Task material:
-*-*-
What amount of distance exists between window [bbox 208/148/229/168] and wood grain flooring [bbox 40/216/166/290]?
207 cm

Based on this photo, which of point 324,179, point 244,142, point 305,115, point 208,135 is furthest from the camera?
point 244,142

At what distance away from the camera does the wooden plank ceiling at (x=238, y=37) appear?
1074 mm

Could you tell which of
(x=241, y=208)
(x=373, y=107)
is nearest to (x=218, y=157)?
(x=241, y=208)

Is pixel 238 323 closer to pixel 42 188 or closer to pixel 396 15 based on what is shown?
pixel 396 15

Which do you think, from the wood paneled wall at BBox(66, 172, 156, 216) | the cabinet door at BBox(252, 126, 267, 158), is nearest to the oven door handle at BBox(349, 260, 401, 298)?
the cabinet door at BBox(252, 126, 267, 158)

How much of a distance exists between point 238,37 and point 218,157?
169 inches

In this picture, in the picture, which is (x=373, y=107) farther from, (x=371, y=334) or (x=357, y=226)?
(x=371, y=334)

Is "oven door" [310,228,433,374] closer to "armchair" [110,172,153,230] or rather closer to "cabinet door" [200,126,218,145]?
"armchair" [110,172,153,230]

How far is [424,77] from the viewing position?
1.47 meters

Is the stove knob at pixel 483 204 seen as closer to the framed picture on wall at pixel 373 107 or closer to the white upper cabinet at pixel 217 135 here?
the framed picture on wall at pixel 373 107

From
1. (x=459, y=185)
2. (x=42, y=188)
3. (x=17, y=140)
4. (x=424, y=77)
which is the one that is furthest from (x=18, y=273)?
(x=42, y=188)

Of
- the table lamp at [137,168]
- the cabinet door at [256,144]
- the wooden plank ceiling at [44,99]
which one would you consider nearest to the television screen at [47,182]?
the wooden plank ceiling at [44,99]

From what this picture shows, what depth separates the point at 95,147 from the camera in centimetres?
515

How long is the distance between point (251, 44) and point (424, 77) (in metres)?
-*-*-
What you will do: Rewrite the records from the line containing "Could you tell which of" through the end of the records, replacing "nearest" with "closest" and leaving everything else unchanged. Return only those lines.

Task output:
Could you tell which of
(x=241, y=208)
(x=373, y=107)
is closest to (x=218, y=157)?
(x=241, y=208)

Is pixel 238 323 closer to pixel 42 188 or closer to pixel 396 15 based on what is shown?
pixel 396 15

Which do you think, from the wood paneled wall at BBox(66, 172, 156, 216) | the cabinet door at BBox(252, 126, 267, 158), is closest to the oven door handle at BBox(349, 260, 401, 298)?
the cabinet door at BBox(252, 126, 267, 158)

How much of a distance exists between point 238,37 and point 218,157?
169 inches

In this picture, in the picture, which is (x=373, y=107) farther from, (x=371, y=334) or (x=357, y=226)?
(x=371, y=334)

Is "oven door" [310,228,433,374] closer to "armchair" [110,172,153,230] or rather closer to "cabinet door" [200,126,218,145]?
"armchair" [110,172,153,230]

How far is [424,77] from the viewing position?
1.47 meters

Is the stove knob at pixel 483 204 seen as closer to the framed picture on wall at pixel 373 107 or closer to the white upper cabinet at pixel 217 135 here?
the framed picture on wall at pixel 373 107

From
1. (x=459, y=185)
2. (x=42, y=188)
3. (x=17, y=140)
4. (x=424, y=77)
which is the one that is furthest from (x=18, y=273)?
(x=42, y=188)

Of
- the table lamp at [137,168]
- the cabinet door at [256,144]
- the wooden plank ceiling at [44,99]
which one would you consider closest to the television screen at [47,182]?
the wooden plank ceiling at [44,99]

From what this picture shows, what depth separates the point at 95,147 from the camera in centimetres?
515

How long is the distance between point (251, 44) and point (424, 77) (in metres)?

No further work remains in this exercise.